# Broken Leg or Torn Tendon



## Bucking Adoeable Fainters (Nov 12, 2014)

Okay so our bucks have been in rut since Mid-Oct when we attended a show. They have finally started calming down this week with the cooler air (thank goodness they drop so much weight ugh!) To top things off, the boys are also in their "teenage" stage of hormones and destruction. Needless to say this last few weeks has been flustering to say the least. 

I was feeding the boys grain, and noticed that the 'herd boss' Thor, was not his usual self....aka not mauling me to get at the bucket and yelling at the others to back off that he is first. I started walking, and he was not!!! He has odd rear angulation in rear left, cannot bear weight (which is not good when you weight about 220lbs) and basically clicking sounds like the 27yr old horse in the barn with horrid arthritis!  Eek!!! Upon close inspection, he has a horizontal patch of hair missing right between hip and knee area. Uuuuugh!

It had to have happened between 2pm and 4pm. The boys have finally calmed down, and for this to happen to Thor is just mind boggling. Although i am thankful it isn't my pride and joy, or I'd be hysterical. 

Does ANYONE have words of wisdom or experience? He has received asprin per my vet and senior breeding friend recommended. And will be waiting until tomorrow morning to inspect to know the severity, per their advice as well. Best case scenario he has an awful charlie horse from a horn to the toosh or more likely a tear or break.....? 

There is zero possibility of him getting caught in fencing. All they have in pen is 3 huge enclosed kennels for protection from rain, inside a huge dog run type kennel with covering from the elements and predators. 

Any experience or helpful hints or words of advice?


----------



## Southern by choice (Nov 12, 2014)

Do you have an anti- inflammatory?
No real advice here... whenever we have any kind of leg injury we call the vet out.  As many as we have had between goats and dogs the vets now show me exactly how to feel, what to feel, etc.
I don't think they like coming all the way out to check yet another leg . It is nice to be able to do a real pre-check BEFORE I call them out (yep I still always call them out).

Hope it is nothing too serious and he is just sore /bruised.


----------



## Bucking Adoeable Fainters (Nov 12, 2014)

[REQUIREMENT] Write the next part of the forum thread about the buck's injured leg, starting from where it stops. The records are separate material with no connection to the forum thread.

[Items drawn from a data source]
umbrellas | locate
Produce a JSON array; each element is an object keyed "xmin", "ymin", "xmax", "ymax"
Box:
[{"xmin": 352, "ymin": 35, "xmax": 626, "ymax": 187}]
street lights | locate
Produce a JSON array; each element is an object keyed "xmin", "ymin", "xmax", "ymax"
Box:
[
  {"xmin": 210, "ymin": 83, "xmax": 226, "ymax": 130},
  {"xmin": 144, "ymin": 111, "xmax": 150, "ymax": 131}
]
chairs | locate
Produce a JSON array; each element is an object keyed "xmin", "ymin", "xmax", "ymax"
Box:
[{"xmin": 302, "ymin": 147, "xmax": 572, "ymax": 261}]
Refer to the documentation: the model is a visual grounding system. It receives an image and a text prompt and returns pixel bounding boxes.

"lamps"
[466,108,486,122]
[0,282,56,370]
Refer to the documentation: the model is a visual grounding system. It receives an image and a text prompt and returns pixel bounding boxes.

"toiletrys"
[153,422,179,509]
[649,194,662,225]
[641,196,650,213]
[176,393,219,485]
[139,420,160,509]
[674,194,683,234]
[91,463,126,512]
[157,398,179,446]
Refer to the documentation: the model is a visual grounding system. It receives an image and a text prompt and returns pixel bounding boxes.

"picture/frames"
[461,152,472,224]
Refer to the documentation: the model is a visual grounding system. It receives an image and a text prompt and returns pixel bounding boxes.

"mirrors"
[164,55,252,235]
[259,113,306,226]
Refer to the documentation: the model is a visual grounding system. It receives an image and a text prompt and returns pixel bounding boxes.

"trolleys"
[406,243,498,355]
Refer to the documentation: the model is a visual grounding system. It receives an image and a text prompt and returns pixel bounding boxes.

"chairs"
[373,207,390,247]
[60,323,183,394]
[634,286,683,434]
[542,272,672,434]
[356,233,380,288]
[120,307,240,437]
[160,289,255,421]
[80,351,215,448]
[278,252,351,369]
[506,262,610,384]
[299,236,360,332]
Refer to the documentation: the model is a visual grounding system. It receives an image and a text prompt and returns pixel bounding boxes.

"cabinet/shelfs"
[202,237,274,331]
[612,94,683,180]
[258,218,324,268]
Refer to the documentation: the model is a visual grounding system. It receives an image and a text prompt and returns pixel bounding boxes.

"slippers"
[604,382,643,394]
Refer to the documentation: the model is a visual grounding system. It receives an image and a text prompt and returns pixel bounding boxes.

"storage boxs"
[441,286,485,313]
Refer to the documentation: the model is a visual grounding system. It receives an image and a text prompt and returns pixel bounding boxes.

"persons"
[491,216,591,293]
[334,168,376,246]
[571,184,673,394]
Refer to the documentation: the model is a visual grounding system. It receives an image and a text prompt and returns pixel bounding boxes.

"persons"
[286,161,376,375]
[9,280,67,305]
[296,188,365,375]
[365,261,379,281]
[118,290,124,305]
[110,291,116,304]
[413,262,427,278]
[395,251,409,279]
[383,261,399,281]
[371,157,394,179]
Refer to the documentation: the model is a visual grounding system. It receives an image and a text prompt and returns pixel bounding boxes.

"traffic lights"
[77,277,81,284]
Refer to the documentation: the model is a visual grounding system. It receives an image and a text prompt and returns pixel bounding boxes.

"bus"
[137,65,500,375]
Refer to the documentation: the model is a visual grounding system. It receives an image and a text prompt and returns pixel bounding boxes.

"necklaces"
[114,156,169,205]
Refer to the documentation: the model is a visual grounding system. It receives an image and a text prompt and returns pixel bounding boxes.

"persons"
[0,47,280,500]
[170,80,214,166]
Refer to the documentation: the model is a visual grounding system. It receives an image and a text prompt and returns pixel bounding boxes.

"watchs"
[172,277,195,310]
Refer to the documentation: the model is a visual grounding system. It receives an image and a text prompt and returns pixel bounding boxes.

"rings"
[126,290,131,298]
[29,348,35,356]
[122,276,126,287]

[ANSWER TO THIS PROBLEM]
I know EXACTLY what you mean Southern, and we are in the same boat...except we're horses and goats. AND the vet was here this a.m....oy vey. 

No, no anti-inflammatory safe for goats. Hopefully i can get something tomorrow, if something will help.

I know enough to check as well, and will be in the a.m. the advice given to me was to wait so the pain can subside and i can clearly evaluate what is what. But i know in my gut, it is not good. Again, same boat. The vets hate making the trip out here. Why I dont know! We all think its great out here!!

Thank you for your response! If it is just a bruise or pull it will be very nice. I wont allow him to be severely injured and deteriorate. No way.


----------



## Pearce Pastures (Nov 12, 2014)

No real advice here.  If the vet can offer something other than aspirin, that might be a good idea.  Hopefully just something simple.  Keep us posted.


----------



## Southern by choice (Nov 12, 2014)

Surprised the vet didn't given Banamine. 
Banamine will relieve swelling  and relieve pain it is a non-steroidal anti-inflammatory.

My one vet is so busy it is difficult to get here and my other vet lives next door... LOL... but is always on the go somewhere.
A trip from our third vet would be more than the goats are worth!

Is there any laceration?


----------



## Bucking Adoeable Fainters (Jan 14, 2015)

Thor still limps and doesn't walk much. There was never a clear diagnosis with him....
So we decided to retain his son. He is fantastically built, beautiful confirmation and a sweetheart just like daddy, hut nicer looking, like mama. 

Last night i went down to do feedings, shots, worming and band our other to bucks.....only not to see Adonis. I called and called, and he whimpered from inside a house. And came out on 3 legs! WHY ME?!!! His front left is injured. I examined him before i put in a call to vet and my breeder expert friend. Injury as at the knee. Swelling, heat, and extreme discomfort as indicated by his cries. Everyone is locked in barn stall since they all feel hurt by the emasculation and shots. WAITING for someone to call me back before i completely burst into hopeless tears. What the heck happened. ..i wish i knew. My only thought was he was playing with our 1yr old wether and he got his leg caught in between his horns and it was twisted. 
Praying not torn, broken or permanent damage....but his is still in significant pain ::::::


----------



## Hens and Roos (Jan 14, 2015)

for you both!


----------



## Bucking Adoeable Fainters (Jan 14, 2015)

Thank you Hens and roos


----------



## Southern by choice (Jan 15, 2015)

Just saw this..   

I know this one well. Our one Nigie buck is best buds with one of our Kiko bucks. They love each other, play together, snuggle together.
We finally had to separate them, they miss each other so much but the Nigies leg was constantly getting caught between the Kiko's horns... if you have ever seen Kikos horns then you know how easily a leg can get stuck. So many injuries to the Nigie's leg. 

Hope his leg heals quickly.


----------



## kinder (Jan 15, 2015)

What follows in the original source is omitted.